Your assignment
Go through the entries below and return every line that contains "focused".

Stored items
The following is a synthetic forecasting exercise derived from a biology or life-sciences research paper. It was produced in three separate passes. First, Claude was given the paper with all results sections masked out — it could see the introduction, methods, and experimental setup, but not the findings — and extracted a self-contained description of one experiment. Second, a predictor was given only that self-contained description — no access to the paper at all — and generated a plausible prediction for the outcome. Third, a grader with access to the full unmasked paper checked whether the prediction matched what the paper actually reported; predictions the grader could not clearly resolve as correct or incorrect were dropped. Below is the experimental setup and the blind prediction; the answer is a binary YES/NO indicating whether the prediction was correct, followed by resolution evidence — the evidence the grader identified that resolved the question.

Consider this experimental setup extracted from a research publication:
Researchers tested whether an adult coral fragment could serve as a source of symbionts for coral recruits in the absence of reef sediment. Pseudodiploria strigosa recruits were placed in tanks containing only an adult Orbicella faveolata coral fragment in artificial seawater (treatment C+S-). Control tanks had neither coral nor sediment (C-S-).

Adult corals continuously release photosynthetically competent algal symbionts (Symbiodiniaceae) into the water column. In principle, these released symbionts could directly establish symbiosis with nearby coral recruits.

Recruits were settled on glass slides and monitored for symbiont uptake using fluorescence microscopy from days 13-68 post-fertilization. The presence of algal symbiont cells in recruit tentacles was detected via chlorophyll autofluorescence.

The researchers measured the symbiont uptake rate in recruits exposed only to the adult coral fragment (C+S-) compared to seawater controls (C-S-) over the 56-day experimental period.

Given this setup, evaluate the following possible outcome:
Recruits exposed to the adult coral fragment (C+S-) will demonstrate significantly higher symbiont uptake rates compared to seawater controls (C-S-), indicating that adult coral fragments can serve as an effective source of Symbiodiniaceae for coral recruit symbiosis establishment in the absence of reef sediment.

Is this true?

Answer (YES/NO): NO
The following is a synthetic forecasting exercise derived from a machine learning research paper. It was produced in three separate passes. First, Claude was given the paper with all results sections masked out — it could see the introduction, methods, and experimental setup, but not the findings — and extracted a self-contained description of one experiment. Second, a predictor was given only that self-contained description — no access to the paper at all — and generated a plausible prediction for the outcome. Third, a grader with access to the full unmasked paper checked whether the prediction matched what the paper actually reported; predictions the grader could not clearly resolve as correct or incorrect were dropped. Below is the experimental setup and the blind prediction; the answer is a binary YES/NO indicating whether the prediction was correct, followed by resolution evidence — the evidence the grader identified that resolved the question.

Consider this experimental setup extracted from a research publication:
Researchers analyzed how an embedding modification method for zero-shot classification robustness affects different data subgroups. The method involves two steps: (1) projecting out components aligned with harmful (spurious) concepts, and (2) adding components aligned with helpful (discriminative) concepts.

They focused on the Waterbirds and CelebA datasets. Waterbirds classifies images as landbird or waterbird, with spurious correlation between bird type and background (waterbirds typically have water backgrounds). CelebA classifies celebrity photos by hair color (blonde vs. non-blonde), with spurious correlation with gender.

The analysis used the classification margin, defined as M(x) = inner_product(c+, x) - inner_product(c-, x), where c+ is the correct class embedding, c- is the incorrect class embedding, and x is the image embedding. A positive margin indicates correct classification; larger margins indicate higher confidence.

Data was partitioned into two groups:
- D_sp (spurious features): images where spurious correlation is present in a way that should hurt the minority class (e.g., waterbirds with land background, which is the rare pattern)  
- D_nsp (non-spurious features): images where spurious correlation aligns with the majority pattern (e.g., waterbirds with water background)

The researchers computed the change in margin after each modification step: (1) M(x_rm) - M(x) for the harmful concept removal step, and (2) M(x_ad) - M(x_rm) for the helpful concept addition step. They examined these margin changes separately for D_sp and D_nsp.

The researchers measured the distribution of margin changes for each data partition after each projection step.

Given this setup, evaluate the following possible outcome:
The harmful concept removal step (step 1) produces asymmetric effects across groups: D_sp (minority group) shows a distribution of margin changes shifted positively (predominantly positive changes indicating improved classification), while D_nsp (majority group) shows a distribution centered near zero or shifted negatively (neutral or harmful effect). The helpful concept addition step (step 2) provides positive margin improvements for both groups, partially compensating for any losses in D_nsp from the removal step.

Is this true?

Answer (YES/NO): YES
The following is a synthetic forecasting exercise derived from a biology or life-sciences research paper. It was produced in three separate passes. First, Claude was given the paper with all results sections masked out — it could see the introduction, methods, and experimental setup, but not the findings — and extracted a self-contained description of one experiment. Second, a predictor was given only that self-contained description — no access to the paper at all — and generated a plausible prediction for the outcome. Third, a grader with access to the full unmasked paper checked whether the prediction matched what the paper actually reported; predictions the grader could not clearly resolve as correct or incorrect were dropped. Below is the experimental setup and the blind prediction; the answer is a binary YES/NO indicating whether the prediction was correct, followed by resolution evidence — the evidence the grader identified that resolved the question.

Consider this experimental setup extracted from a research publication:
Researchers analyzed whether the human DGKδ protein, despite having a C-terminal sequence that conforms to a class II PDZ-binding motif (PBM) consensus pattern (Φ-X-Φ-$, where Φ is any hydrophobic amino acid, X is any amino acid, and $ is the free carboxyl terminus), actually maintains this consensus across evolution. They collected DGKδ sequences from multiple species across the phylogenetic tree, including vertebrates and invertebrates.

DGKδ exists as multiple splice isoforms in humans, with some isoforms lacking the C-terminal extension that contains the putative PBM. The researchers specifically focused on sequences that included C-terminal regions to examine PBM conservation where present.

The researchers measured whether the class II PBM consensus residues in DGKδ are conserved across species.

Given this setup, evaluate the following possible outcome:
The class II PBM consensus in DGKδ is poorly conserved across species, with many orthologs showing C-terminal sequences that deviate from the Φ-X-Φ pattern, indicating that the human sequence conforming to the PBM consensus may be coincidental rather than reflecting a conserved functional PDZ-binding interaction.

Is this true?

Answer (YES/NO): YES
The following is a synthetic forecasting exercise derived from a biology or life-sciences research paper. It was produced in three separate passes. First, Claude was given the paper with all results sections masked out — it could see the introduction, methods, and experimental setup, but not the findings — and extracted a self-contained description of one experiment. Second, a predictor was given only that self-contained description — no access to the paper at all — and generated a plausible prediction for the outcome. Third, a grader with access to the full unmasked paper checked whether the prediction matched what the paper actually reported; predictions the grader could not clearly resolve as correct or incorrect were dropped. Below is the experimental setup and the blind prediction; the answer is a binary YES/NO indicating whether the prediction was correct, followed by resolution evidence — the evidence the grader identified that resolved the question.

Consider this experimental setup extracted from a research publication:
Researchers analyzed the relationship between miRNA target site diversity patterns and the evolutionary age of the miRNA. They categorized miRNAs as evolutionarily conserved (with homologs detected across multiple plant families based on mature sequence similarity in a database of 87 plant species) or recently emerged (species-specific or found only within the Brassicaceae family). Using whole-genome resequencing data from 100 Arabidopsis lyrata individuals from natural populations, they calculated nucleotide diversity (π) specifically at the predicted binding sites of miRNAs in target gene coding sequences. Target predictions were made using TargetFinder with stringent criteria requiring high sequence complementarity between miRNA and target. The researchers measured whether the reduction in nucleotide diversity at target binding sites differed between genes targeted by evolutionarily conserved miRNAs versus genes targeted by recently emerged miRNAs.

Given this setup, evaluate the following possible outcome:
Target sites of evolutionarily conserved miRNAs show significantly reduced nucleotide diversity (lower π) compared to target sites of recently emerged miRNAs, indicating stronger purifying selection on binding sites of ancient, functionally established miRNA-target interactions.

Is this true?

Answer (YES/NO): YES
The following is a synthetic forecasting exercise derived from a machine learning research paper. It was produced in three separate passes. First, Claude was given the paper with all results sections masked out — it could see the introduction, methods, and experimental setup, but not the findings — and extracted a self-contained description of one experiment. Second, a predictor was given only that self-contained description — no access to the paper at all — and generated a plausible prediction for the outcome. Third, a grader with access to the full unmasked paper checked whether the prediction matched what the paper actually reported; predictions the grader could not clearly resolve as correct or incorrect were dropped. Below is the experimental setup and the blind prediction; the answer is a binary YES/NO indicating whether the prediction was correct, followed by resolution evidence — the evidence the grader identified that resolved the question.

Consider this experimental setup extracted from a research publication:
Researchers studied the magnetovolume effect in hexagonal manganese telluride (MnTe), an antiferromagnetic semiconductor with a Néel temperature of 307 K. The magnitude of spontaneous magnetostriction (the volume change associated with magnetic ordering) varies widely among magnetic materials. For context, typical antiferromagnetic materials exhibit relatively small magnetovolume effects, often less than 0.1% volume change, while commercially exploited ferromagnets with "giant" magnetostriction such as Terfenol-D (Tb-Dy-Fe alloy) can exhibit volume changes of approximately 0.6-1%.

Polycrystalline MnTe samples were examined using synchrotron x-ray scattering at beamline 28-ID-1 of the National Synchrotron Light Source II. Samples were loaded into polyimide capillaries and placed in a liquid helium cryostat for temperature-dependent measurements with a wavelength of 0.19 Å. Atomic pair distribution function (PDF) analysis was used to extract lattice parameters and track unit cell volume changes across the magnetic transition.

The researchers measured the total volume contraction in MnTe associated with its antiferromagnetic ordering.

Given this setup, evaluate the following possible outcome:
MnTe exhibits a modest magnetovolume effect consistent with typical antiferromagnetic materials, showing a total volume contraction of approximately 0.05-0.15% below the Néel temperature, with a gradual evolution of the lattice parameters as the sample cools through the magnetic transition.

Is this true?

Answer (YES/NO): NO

The completed task
They focused on the Waterbirds and CelebA datasets. Waterbirds classifies images as landbird or waterbird, with spurious correlation between bird type and background (waterbirds typically have water backgrounds). CelebA classifies celebrity photos by hair color (blonde vs. non-blonde), with spurious correlation with gender.
DGKδ exists as multiple splice isoforms in humans, with some isoforms lacking the C-terminal extension that contains the putative PBM. The researchers specifically focused on sequences that included C-terminal regions to examine PBM conservation where present.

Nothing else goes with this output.